During the 1920s and 1930s a number of proposals were considered for building a bridge. Clark Eldridge, Bridge Engineer for the State Highway Department was in charge of designing and planning all bridges in the State of Washington. His design for a bridge spanning the Narrows, “a tried and true conventional bridge design,” would cost about 11 million dollars.

Engineers from the East Coast claimed that the Tacoma Narrows Bridge could be built for much less money, and convinced the government to use their design, which would cost only 5.6 million dollars because it was lighter and more slender “in the interests of economy and cheapness.”

The government decided to go with the cheaper bridge design in spite of the protests of engineering experts at the Washington State Highway Department in Olympia, who claimed that the design was “fundamentally unsound.” The 1940 bridge represented a culmination in the trend toward building slimmer, lighter and more flexible bridges. It was also the cheapest.

The problem was, that the bridge would move even in a light breeze, and as the wind increased the bouncing and rippling of the roadway increased as well. The bridge became known as “Galloping Gertie” and many terms were used at the time to describe its movement:

Gallop
Wave
Undulation
Up and Down
Crests and troughs
Peaks and valleys
Rising and falling
Like a roller coaster
Vertical oscillation
Vertical flexibility

Activity 1 - Poem

Using the terms above, or any others they can come up with, ask students to write a poem about Galloping Gertie.

Activity 2 - Name That Bridge

Ask students to come up with another name for the bouncing bridge.

Galloping Gertie survived for only four months and seven days. In the early morning hours of November 7, 1940 strong winds began to buffet Gertie, and by 11:00 am she was resting on the floor of the Narrows.

Today, Gertie is known as “the world’s largest man-made reef.” An abundance of marine life thrives among the massive girder sections, concrete rubble and half-mile of roadway submerged beneath the Sound. It is a thriving ecosystem, and anemones, sea stars, mussels, barnacles, octopi, salmon, rays, sea lions, black bass, lingcod, crabs, wolf eels, sea lance and diving birds make their homes nearby.

Activity 3 - Design a monument

Ask students to design a monument and plaque to Gertie.

Activity 4 - Draw Gertie

Have students imagine Gertie on the bottom of the Sound. Ask them to create a drawing showing what her final resting-place might look like.

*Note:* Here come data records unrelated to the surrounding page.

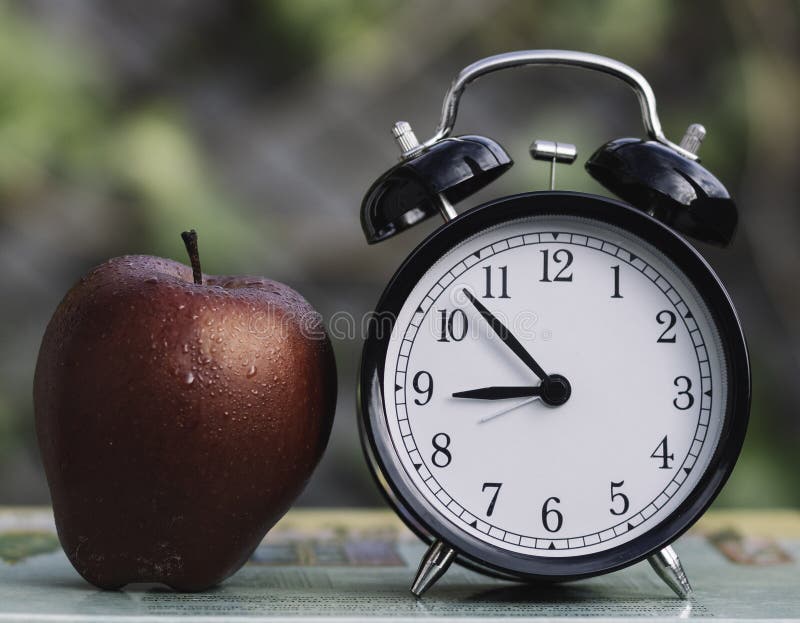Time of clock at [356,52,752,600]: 8:53
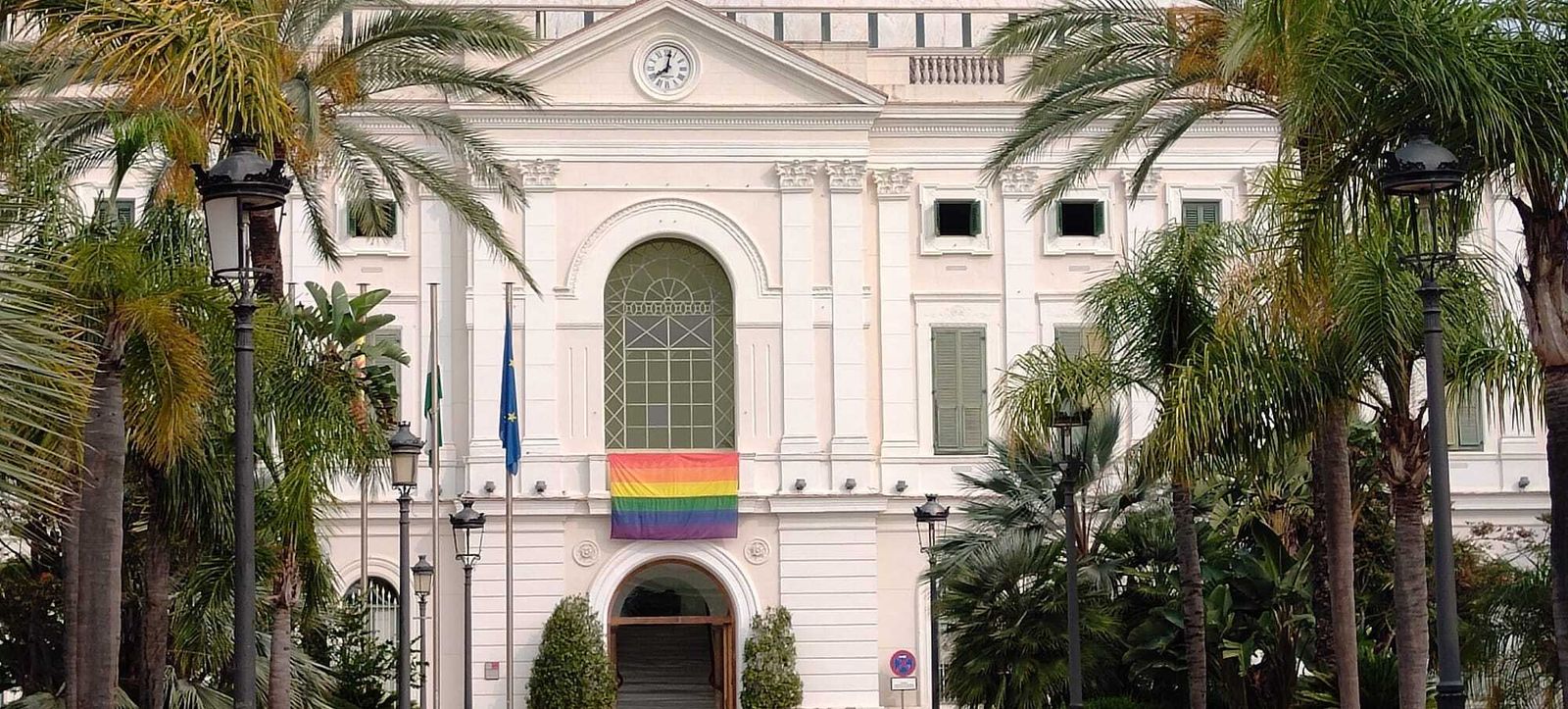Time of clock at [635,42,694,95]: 8:01
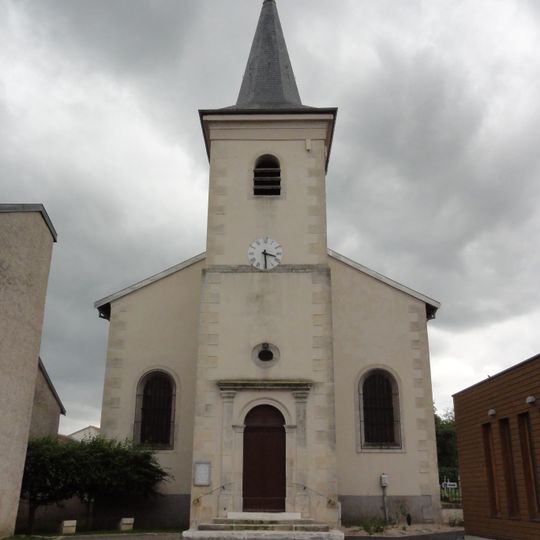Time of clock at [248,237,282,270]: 3:29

Activity 5 - Write a Narrative

Ask students to write a narrative of the collapse of the bridge from Galloping Gertie’s point of view. Include her resurrection as a reef, if desired. Refer to the Tacoma Narrows Bridge website for further background information.

There were numerous eyewitness accounts of Galloping Gertie’s collapse. Howard Clifford, Leonard Coatsworth, Clark Eldridge, F.B. “Bert” Farqujarson, Ruby Jacox and Winfield Brown provided accounts, excerpts of which are included on the Tacoma Narrows Bridge website.

Activity 6 - Act it Out

Put students in groups of six, and using the Tacoma Narrows Bridge website as a resource, assign each student one eyewitness account of Galloping Gertie’s collapse. Ask them to create reenactments of their account, and act it out for the benefit of the group. Students should create dramatic performances to make these accounts come alive, using costumes and props as appropriate.

The collapse of the Tacoma Narrows Bridge resulted in only one fatality: Tubby, a black cocker spaniel who was riding with Leonard Coatsworth, a news editor for the Tacoma News Tribune. The gigantic twisting motion of the bridge threw Coatsworth’s car against the curb, and he climbed out of an open window to try to crawl to safety. Unfortunately, Tubby was left behind in the car. Howard Clifford tried to save Tubby, but was turned back. Then, Bert Farquharson tried to save him, but the dog bit his finger when he tried to get him out of the car. Thus, when the bridge finally collapsed, Tubby went with it.

Activity 7 - Tubby Talks

Using the six traits of effective writing, ask students to create a narrative account of the collapse of the Tacoma Narrows Bridge from Tubby’s point of view. When they are finished, ask volunteers to share their accounts with the class.

Related links on this site:

Evaluation

  • Evaluate students’ work using the same standards and criteria you
    regularly use in your own classroom.